In making a decision to order a specific test, the physician should know what he or she will do with the test results—essentially, how the results will alter the care of the patient. In a patient who the physician is certain does not have a specific disease, if the test for that disease has an appreciable rate of false-positive results, a positive test result is likely to be false positive and should not alter clinical care. Conversely, if the physician is certain that a patient has a disease, there is no good reason to order a test with a low sensitivity, as a negative result will likely be false negative. Tests are best used when there is uncertainty and when the results will alter the posttest probability and, therefore, the management of the patient.
SPECIMEN SELECTION, COLLECTION, AND TRANSPORT
Each laboratory test has three stages.
1 1. The preanalytical stage: The caregiver selects the test to be done, determines the type of specimen to be collected for analysis, ensures that it is properly labeled with the patient’s name, and facilitates rapid and proper transport of this specimen to the laboratory.
2 2. The analytical stage: The specimen is analyzed by the laboratory for the presence of specific microbial pathogens. The remaining sections of this chapter describe various analytic approaches to the detection of pathogens.
3 3. The postanalytical stage: The caregiver uses the laboratory results to determine what therapies, if any, to use in the care of the patient.
The preanalytical stage is the most important stage in laboratory testing! If the wrong test is ordered, if the wrong specimen is collected, if the specimen is labeled with the wrong patient’s name, or if the correct specimen is collected but is improperly transported, the microbe causing the patient’s illness may not be detected in the analytical stage. As a result, at the postanalytical stage, the caregiver may not have the appropriate information to make the correct therapeutic decision. The maxim frequently used in laboratory medicine is “garbage in, garbage out.”
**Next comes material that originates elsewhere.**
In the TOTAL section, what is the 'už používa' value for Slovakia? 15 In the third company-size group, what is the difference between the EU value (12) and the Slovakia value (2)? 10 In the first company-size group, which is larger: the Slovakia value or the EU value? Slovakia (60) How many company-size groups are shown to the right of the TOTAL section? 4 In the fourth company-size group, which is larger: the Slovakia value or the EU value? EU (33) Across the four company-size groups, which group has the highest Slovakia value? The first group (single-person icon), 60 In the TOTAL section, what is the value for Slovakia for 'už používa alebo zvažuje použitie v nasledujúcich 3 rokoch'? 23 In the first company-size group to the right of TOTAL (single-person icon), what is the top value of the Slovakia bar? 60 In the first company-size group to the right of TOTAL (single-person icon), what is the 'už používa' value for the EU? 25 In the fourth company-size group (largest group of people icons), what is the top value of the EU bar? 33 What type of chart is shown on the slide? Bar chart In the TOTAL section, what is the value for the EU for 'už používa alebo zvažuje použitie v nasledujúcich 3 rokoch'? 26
Specimen selection is important. A patient with a fever, chills, and malaise may have an infection in any one of several organ systems. If a patient has a urinary tract infection and if urine is not selected for culture, the etiology and source of the infection will be missed. Careful history taking and physical examination play an important role in selecting the correct specimen.
Continuing with the example of a patient with a fever due to a urinary tract infection, the next phase in the diagnosis of infection is the collection of a urine specimen. Because the urethra has resident microbiota, urine specimens typically are not sterile. A properly collected urine specimen is one in which the external genitalia are cleansed and midstream urine is collected. Collection of midstream urine is important because the initial portion of the stream washes out much of the urethral microbiota. Even with careful attention to detail, clean-catch urine can be contaminated with urethral microbiota, rendering the specimen uninterpretable at the postanalytical stage.